Further, we have been providing financial management services to the Spanish immersion Heritage Community Charter School in Caldwell. We are committed to working cooperatively with this school – and others like it — to help it operate more efficiently so it can better serve the needs of its diverse student population while expanding enrollment over time.

In fact, the best way to help charter schools serve more diverse populations is to help them grow. Key to this is to assist charter schools in finding facility solutions in the communities where student need is greatest. Idaho charter schools operate on some of the leanest per pupil funding of any charter sector in the United States, and from this tight funding they have to pay not only their operating costs (mainly teacher salaries), but also their facility costs. Changes to state law in recent years should make it easier for charter schools to get access to private lending for new school growth, but charters have struggled to serve more students (diverse and otherwise) because they lack the facilities to get it done.

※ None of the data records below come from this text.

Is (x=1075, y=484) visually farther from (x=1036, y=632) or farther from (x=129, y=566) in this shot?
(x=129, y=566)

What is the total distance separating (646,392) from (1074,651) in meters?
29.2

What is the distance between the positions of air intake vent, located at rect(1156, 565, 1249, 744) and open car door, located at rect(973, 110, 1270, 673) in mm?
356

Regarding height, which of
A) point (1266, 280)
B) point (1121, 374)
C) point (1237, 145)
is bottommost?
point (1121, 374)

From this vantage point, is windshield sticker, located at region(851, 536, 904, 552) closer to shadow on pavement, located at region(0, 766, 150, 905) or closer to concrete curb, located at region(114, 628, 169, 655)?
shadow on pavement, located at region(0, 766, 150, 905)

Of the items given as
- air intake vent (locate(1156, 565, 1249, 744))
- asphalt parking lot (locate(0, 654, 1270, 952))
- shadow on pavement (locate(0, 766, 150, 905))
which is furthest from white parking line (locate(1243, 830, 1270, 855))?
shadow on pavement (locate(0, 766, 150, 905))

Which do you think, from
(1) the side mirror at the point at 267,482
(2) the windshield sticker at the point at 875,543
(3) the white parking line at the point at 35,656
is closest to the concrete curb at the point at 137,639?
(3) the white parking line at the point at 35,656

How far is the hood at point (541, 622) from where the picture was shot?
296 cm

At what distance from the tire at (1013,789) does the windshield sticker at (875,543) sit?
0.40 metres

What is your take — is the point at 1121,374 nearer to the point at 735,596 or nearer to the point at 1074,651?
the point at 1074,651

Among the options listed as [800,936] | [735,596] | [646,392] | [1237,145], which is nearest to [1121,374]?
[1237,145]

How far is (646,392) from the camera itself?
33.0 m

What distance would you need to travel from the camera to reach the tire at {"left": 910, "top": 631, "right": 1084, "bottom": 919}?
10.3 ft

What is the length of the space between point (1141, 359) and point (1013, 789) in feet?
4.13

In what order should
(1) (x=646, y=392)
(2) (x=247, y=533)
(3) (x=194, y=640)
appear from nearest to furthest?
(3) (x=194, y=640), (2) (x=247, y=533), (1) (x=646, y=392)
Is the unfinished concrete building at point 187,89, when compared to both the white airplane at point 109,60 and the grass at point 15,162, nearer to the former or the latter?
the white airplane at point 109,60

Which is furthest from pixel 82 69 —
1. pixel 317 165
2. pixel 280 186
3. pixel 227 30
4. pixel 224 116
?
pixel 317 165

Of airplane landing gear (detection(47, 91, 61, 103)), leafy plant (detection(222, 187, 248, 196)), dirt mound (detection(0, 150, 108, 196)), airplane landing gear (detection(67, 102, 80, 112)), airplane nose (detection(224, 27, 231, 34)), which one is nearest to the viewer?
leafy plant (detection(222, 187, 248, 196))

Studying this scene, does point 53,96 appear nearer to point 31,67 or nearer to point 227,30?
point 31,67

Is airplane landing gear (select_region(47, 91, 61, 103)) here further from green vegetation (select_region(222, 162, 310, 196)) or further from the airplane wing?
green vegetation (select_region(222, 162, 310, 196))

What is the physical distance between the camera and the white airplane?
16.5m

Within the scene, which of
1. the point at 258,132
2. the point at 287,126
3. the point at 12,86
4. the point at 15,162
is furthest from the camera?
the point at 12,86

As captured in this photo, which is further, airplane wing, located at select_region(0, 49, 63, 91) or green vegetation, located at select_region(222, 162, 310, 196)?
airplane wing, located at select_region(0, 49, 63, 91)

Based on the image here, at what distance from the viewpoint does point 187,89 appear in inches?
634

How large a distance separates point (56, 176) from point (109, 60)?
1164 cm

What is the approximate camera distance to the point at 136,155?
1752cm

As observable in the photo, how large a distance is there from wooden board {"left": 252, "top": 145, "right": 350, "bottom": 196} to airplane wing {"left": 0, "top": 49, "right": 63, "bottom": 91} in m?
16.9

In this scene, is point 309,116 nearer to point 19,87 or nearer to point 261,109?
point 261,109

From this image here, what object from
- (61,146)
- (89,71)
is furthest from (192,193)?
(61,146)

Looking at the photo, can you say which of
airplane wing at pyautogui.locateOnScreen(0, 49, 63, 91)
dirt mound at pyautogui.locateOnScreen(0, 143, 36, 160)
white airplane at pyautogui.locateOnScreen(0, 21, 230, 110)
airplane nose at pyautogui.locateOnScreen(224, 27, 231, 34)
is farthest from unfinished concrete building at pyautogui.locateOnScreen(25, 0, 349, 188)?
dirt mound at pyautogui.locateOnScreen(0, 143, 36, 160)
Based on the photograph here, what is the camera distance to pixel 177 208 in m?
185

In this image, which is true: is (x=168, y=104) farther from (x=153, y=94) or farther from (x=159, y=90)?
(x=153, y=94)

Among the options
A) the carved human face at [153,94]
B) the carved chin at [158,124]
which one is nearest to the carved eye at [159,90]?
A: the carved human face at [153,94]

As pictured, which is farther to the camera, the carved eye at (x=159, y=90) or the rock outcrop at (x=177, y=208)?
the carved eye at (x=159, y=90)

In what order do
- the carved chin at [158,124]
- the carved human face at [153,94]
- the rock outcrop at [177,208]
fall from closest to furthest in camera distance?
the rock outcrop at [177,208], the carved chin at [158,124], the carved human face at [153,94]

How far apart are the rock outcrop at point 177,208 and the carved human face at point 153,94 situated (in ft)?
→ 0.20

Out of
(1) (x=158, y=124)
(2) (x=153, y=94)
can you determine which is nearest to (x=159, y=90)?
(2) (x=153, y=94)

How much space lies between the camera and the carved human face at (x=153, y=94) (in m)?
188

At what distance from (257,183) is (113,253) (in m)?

It is the intention of my two organizations, BLUUM and the Idaho Charter School Network, to work with partners like the Idaho Public Charter School Commission to help ensure that new charter school growth happens where student demand is greatest. Demographically the fastest growing student populations in Idaho are non-white, non-rural and less wealthy students. For charter schools to grow they will need to serve this changing population. It is the right thing to do. Not just because charter critics say it is, but because Idaho’s changing family demographics demand it.

Terry Ryan is the chief executive officer of BLUUM and president of the Idaho Charter School Network.

Disclaimer: Idaho Education News and BLUUM are funded by the  J.A. and Kathryn Albertson Family Foundation.